Required task -> How many lines in the items below contain the string "green"? Reply with the number alone.

A run of records:

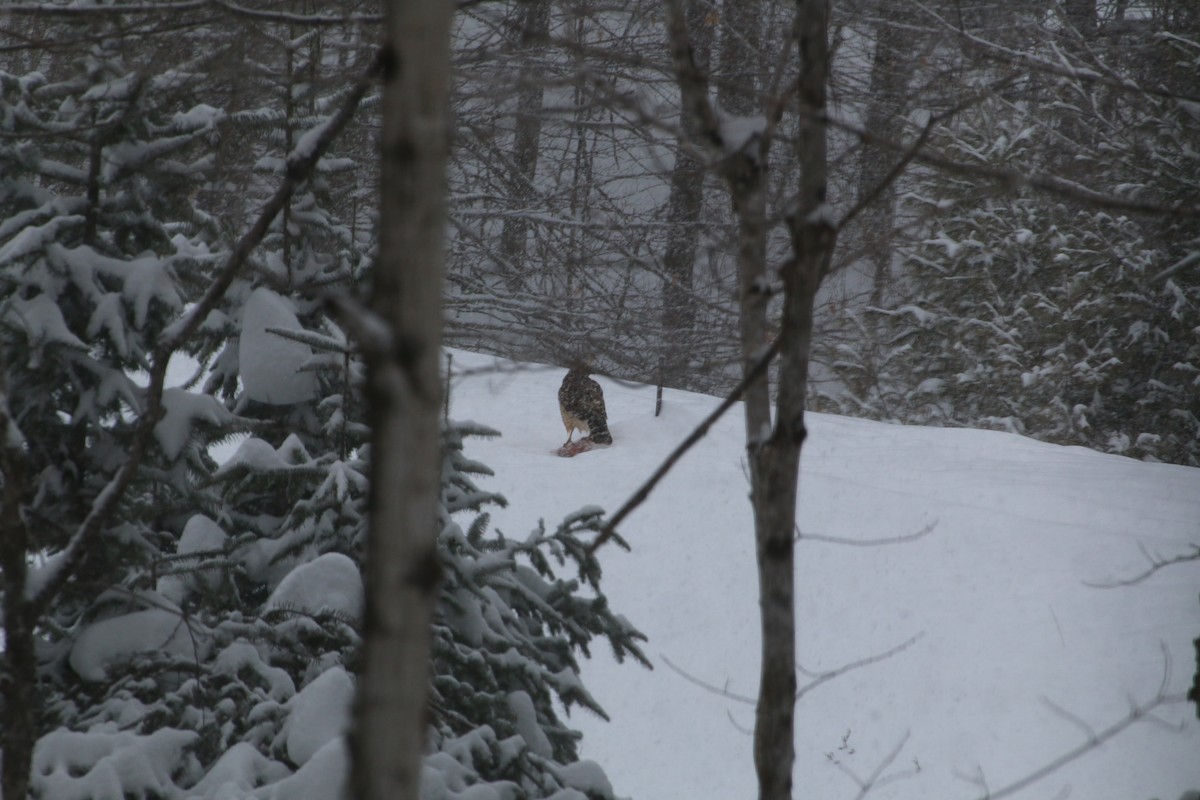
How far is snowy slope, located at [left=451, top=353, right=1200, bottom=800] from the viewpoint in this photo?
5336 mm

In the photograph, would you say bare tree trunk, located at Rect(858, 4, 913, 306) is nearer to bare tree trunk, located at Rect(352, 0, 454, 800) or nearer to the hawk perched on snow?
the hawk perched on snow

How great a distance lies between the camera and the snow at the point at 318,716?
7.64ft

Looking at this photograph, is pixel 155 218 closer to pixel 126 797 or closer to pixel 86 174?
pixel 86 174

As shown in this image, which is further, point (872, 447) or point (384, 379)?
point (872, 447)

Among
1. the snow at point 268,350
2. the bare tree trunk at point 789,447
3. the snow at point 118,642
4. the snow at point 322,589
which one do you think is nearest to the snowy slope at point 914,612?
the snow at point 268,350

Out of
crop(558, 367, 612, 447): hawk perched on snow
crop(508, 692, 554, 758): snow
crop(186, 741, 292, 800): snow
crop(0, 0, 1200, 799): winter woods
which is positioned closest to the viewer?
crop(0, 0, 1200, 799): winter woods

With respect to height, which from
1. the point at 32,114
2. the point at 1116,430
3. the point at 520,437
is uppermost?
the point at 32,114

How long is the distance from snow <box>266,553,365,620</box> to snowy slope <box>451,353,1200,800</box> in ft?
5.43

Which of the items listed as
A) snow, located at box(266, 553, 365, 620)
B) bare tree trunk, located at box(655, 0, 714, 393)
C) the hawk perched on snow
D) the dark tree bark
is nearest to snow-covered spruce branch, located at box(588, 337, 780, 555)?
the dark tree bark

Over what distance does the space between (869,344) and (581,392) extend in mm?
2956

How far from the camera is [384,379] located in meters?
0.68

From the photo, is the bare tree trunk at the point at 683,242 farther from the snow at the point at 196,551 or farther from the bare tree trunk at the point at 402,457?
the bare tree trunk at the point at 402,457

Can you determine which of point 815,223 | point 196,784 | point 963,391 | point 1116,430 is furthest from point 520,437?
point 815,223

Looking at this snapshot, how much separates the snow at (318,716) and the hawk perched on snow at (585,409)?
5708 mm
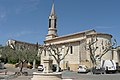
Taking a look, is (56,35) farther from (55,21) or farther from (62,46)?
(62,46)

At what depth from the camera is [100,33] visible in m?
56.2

...

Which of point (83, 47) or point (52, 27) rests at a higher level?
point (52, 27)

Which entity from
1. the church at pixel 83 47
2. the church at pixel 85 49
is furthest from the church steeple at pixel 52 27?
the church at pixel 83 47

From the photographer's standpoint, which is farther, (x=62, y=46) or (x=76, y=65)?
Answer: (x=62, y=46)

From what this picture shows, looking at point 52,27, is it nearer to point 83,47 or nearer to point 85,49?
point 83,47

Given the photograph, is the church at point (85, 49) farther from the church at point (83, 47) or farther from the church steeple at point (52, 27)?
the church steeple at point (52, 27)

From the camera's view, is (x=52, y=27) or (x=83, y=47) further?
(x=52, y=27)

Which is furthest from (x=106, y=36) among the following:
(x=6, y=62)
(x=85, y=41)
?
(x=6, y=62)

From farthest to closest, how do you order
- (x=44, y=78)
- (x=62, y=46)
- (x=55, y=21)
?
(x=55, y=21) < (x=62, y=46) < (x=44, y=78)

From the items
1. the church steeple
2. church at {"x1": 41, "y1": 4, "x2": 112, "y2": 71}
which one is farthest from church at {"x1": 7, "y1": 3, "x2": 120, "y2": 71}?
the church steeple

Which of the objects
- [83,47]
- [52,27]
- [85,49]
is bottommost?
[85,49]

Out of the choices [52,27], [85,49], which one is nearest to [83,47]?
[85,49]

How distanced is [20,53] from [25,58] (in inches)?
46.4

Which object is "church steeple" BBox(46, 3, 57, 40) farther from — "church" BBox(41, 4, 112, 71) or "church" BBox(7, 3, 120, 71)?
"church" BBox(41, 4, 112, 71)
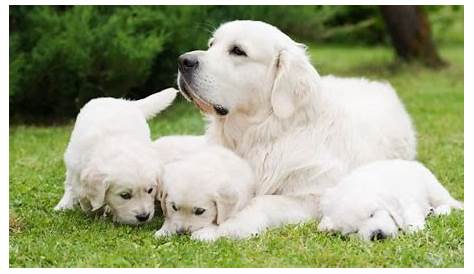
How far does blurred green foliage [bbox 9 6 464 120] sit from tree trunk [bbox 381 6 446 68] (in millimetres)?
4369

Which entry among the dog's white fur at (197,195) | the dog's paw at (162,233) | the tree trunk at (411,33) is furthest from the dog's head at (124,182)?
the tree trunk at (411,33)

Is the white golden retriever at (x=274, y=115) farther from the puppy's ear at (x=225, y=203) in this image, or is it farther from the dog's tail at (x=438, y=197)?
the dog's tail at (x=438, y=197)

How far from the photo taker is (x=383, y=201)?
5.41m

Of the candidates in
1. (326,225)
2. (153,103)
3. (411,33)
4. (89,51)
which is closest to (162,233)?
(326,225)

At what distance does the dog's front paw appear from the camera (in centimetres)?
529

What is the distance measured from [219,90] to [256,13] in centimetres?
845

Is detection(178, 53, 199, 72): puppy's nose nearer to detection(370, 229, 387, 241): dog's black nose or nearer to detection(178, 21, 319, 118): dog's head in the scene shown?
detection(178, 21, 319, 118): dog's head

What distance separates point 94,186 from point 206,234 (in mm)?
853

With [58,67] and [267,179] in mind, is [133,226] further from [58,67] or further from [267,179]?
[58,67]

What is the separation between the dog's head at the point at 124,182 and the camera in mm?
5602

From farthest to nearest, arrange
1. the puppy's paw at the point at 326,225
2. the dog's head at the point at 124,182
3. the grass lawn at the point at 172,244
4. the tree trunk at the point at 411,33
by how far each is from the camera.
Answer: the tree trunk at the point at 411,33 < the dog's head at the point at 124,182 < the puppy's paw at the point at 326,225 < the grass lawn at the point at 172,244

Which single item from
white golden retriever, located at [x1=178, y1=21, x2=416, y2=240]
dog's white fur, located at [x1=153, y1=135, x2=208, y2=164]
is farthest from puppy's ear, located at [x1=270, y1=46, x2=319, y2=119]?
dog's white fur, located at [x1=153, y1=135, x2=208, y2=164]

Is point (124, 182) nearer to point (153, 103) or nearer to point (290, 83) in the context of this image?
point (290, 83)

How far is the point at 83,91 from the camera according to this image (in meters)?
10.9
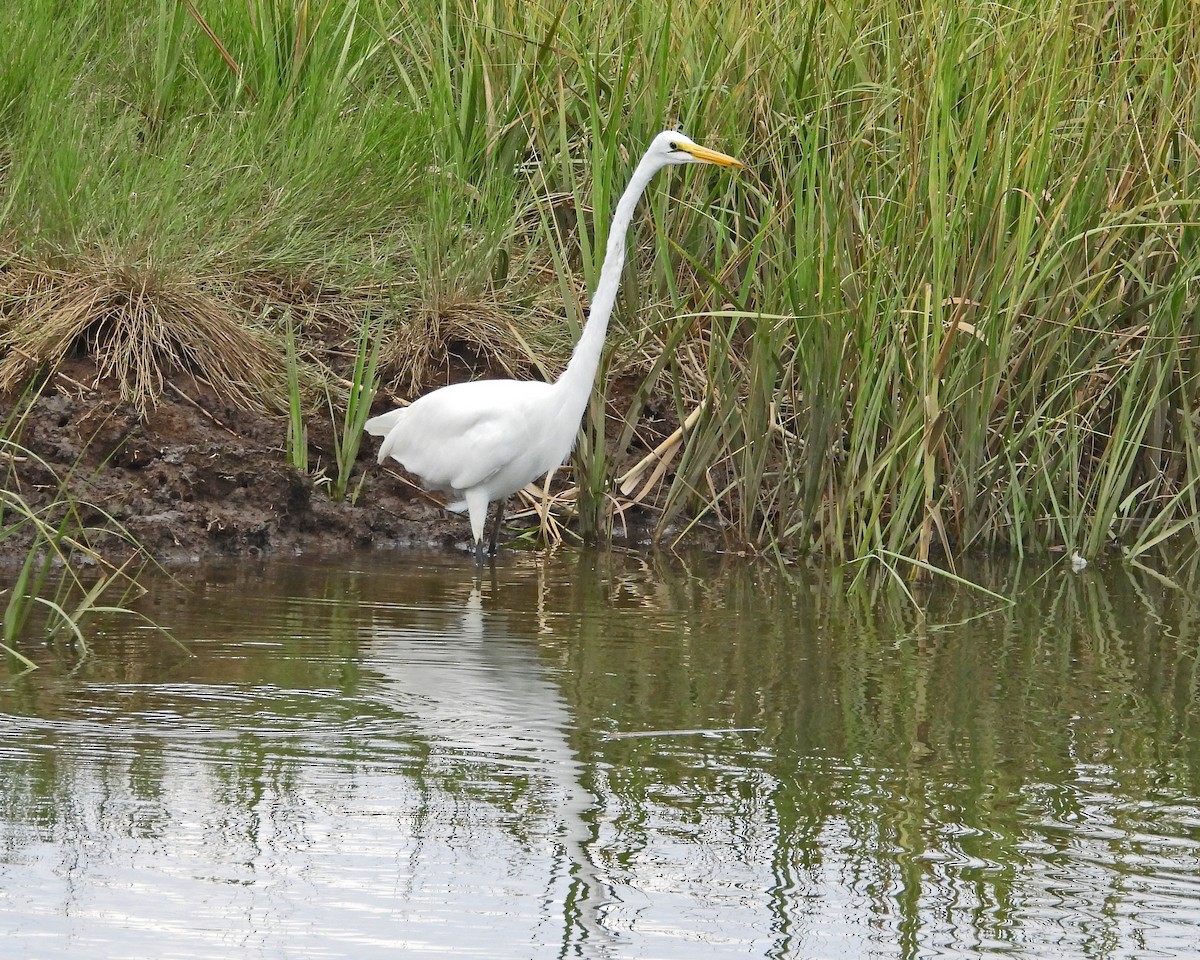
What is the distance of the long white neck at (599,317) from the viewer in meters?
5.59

==

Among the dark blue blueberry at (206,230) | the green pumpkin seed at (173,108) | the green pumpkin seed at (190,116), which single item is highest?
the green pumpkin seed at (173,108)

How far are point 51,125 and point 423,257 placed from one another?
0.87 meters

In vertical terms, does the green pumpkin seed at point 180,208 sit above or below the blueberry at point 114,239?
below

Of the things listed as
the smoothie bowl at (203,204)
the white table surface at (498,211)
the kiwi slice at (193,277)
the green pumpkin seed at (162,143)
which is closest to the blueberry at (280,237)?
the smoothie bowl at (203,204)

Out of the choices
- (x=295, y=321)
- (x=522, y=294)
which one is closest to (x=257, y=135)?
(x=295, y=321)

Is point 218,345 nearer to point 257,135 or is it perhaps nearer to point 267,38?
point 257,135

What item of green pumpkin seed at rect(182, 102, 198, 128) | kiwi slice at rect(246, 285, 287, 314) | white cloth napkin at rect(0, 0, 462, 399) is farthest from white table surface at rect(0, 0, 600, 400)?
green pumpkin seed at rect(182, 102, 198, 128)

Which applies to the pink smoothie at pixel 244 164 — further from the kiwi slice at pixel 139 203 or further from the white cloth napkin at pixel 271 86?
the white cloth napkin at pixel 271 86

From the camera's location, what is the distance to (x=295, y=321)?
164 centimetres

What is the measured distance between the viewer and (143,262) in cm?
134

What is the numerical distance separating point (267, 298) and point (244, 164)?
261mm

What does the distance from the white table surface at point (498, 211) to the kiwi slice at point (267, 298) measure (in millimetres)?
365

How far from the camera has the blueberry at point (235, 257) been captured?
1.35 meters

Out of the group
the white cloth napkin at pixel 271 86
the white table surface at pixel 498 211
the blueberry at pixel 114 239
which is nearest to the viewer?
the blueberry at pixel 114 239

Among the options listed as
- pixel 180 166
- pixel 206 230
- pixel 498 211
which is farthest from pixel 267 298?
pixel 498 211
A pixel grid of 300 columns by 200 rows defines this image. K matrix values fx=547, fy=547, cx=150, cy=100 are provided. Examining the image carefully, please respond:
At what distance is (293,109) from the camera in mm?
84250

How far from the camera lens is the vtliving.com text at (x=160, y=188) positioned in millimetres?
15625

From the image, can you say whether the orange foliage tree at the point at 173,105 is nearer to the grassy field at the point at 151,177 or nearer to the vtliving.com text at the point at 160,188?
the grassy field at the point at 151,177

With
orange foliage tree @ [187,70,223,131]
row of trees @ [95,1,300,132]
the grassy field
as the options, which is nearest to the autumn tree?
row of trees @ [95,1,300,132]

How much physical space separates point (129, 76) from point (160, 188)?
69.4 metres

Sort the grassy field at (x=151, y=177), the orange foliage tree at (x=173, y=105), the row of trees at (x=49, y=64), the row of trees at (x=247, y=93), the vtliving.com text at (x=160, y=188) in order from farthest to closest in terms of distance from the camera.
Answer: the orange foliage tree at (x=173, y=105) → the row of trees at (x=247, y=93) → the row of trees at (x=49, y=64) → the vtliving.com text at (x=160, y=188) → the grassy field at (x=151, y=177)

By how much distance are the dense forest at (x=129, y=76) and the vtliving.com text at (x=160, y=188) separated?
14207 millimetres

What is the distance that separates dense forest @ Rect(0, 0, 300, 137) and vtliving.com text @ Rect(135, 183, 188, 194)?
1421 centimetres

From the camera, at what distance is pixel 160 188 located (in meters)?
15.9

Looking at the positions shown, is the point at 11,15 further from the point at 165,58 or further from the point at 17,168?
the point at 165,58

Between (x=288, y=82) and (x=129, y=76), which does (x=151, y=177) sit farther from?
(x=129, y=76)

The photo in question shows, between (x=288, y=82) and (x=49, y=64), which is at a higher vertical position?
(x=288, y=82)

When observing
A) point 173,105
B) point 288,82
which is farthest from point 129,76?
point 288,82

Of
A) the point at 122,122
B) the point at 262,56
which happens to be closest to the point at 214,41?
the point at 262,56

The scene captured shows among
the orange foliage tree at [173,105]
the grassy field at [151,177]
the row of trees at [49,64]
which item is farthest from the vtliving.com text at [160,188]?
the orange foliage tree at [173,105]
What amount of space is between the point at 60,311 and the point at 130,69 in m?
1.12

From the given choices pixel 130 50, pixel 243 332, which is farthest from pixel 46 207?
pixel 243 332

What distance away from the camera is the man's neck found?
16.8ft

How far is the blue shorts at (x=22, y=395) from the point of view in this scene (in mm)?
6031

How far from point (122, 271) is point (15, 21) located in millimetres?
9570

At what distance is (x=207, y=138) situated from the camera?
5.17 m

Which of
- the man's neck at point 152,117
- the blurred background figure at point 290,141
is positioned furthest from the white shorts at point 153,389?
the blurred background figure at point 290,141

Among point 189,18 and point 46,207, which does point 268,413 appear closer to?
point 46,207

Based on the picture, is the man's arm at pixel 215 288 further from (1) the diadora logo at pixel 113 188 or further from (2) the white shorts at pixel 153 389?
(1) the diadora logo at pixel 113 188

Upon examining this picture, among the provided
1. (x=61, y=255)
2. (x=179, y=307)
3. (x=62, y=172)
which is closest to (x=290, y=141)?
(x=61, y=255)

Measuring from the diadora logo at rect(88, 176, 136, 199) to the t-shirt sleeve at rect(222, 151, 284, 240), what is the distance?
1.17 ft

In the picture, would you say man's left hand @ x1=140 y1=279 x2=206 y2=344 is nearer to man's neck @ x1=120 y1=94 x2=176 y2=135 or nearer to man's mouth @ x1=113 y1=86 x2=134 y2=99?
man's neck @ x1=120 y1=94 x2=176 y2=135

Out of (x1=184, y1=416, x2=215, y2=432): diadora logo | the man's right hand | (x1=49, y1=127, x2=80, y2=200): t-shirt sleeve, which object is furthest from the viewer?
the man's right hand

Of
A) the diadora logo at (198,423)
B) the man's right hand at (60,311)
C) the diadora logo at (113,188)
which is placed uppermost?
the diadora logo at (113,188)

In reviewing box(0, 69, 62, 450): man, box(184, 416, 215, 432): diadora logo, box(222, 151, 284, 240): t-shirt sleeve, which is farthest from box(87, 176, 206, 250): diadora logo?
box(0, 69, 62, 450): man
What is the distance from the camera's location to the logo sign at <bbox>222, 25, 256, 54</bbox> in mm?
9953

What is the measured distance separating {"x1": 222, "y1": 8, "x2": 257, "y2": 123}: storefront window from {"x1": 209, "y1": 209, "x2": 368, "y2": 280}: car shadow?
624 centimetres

Answer to the problem -> 7